Delcy Rodríguez: From $500K Inauguration Gift to Venezuela’s Interim President

> At a Glance

> – Delcy Rodríguez ordered $500,000 from Citgo to Trump’s 2017 inauguration, betting on U.S. investment.

> – After Maduro’s fall, Trump now praises her as “gracious” while demanding total oil access.

> – No elections mentioned despite 30-day constitutional deadline.

> Why it matters: Venezuela’s next leader is courting Washington without promising a vote, shaping oil markets and regional stability.

In 2017, Delcy Rodríguez-then Venezuela’s foreign minister-saw a lifeline in Donald Trump’s Washington debut and seized it. A decade later, with Nicolás Maduro ousted, the same gambit has elevated her to interim president, championed by Trump yet haunted by the democracy she sidelined.

rodrguez

The 2017 Gamble

Rodríguez funneled $500,000 from Citgo to Trump’s inaugural fund and hired his ex-campaign manager as a Citgo lobbyist. She courted Republicans, pushed for Exxon talks, and envisioned American cash reviving Venezuela’s oil economy.

  • Rubio’s opposition killed the charm offensive within weeks.
  • U.S. sanctions tightened instead.
  • Rodríguez still gained D.C. visibility, teeing up her ascent.

Rise Through Tragedy

A 1976 police interrogation left her father dead and 7-year-old Delcy radicalized against the U.S. She entered Chávez’s movement via brother Jorge, but arrogance got her booted from the presidential plane in 2006 and fired days later.

Maduro resurrected her career in 2013; by 2018 she was vice president, controlling oil, sanctions negotiations, and anti-corruption purges that jailed rival Tareck El Aissami in 2024.

Power Broker Under Pressure

Insiders compare her to Deng Xiaoping-a pragmatic operator who hired foreign technocrats and renegotiated debt amid U.S. sanctions.
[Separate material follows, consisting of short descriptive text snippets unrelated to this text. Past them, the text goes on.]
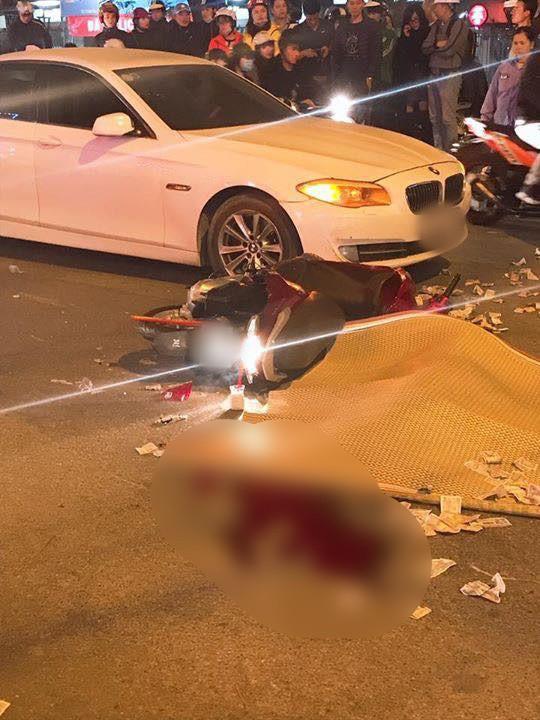 Hà Nội: Va chạm mạnh với xe BMW ngã xuống đường, nữ sinh viên bị xe buýt cán tử vong - Ảnh 1.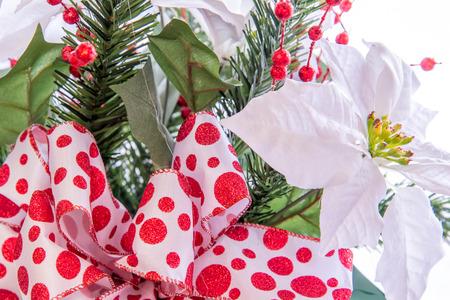 mo�o blanco: Decoraciones para las fiestas - blanco Poinsettia con lazo rojo y blanco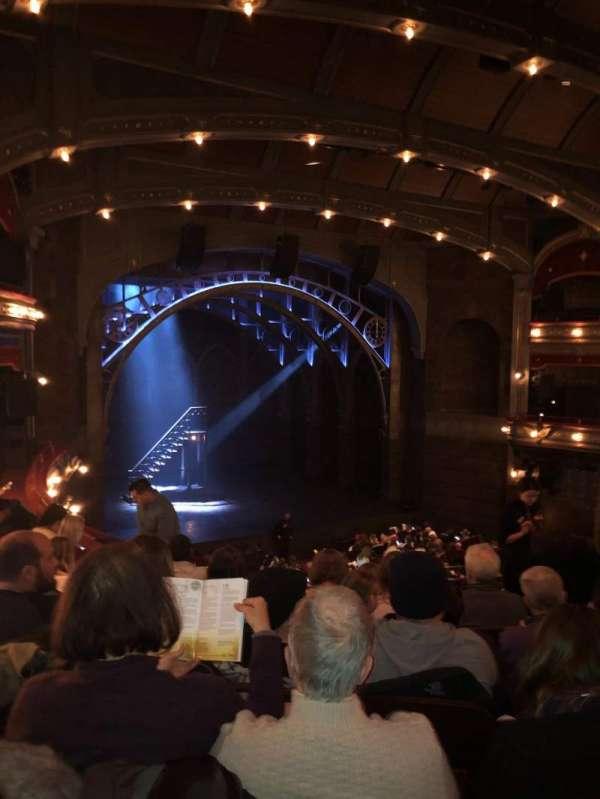 Lyric Theatre, vak: Dress circle l, rij: 6, stoel: 11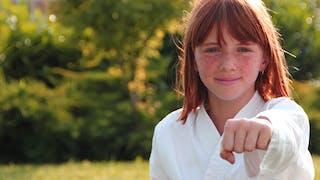 fillette qui fait du judo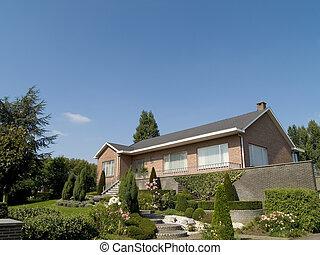 suburbano, house.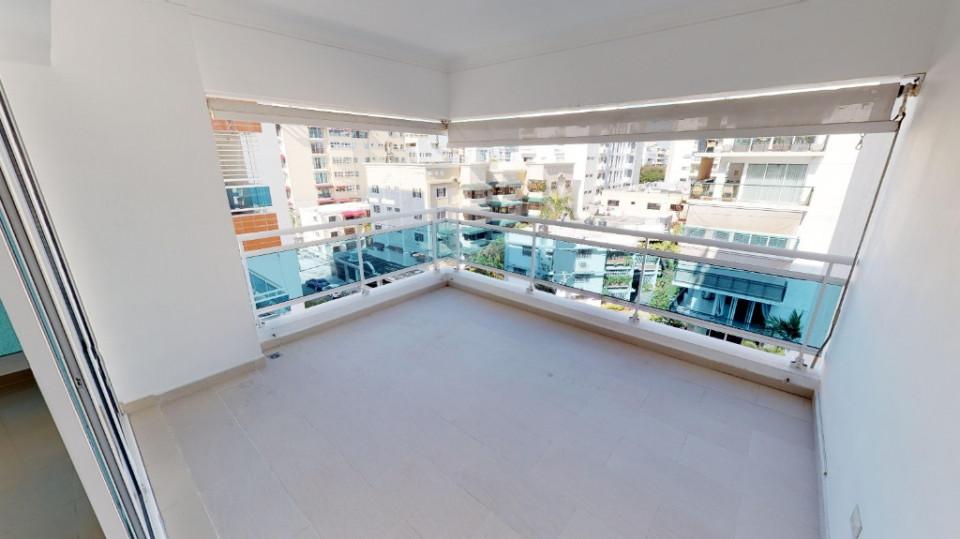 Apartamento en venta en el sector EVARISTO MORALES precio US$ 200,000.00 US$200,000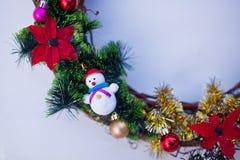 Bożenarodzeniowy wianek dekorujący z jedlin piłkami i zabawkami, świecidełko Zdjęcia Royalty Free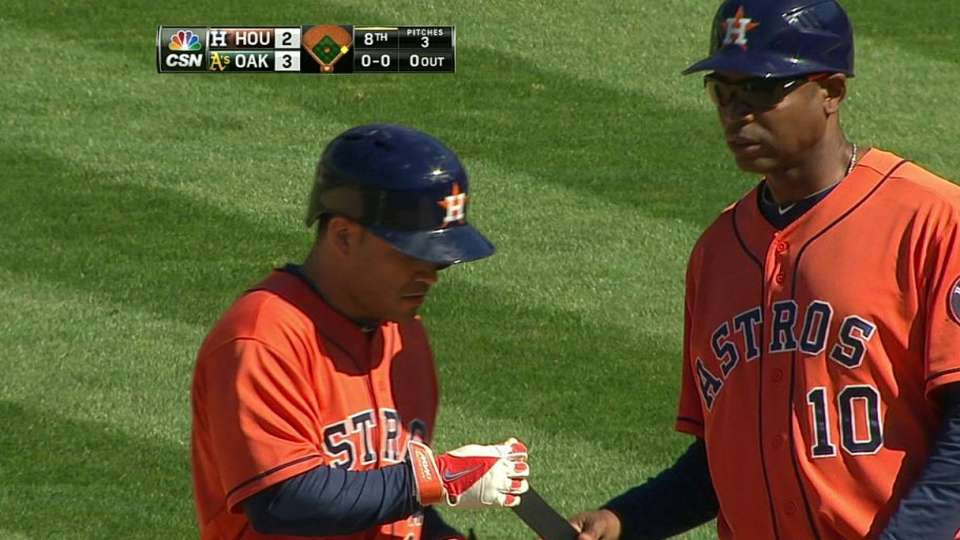 Altuve collects hit No. 198
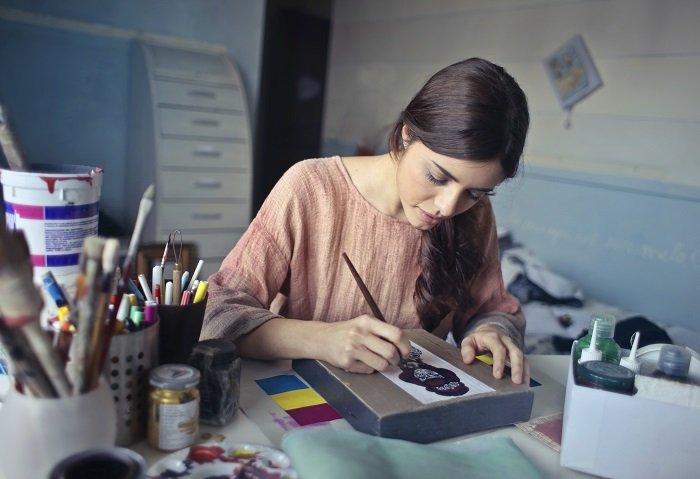 Hobby Künstlerin zeichnet mit einem Stift ein Gemälde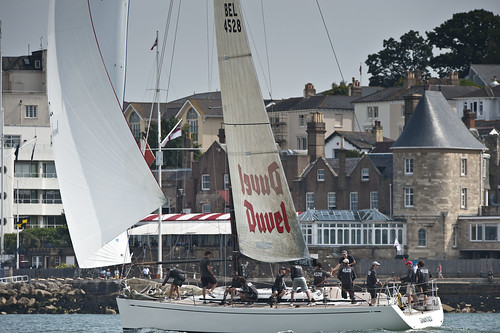 Samantaga, Swan 45 takes first place off the Royal Yacht Squadron Line ...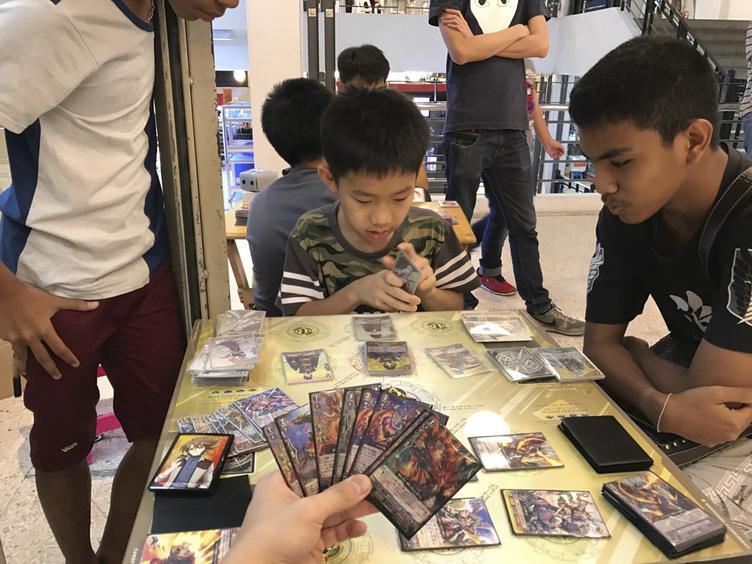 カードゲーマーが海外に目を向けるべき理由:TCGの可能性を検証する旅行記 in 東南アジア!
Trump now wants open oil access and Chavismo unity, but elections remain unmentioned.

Key Voices

**Lee McClenny, ex-top U.S. diplomat in Caracas:

> “She’s an ideologue, but a practical one.”

Elliott Abrams, former Trump envoy:

> “No one is talking about elections. If they think Delcy is running things, they are completely wrong.”

Hans Humes, Greylock Capital:

> “You need people who know how to work with how things are, not how they were.”

Key Takeaways

  • Rodríguez’s 2017 outreach failed on policy but boosted her profile.
  • She now runs Venezuela without a vote scheduled.
  • Trump demands oil access and security cooperation, not democracy.
  • Washington may accept Chavismo continuity to avoid Iraq-style chaos.

Whether pragmatism or pressure prevails, Venezuela’s next chapter starts with Rodríguez in charge-and elections still missing.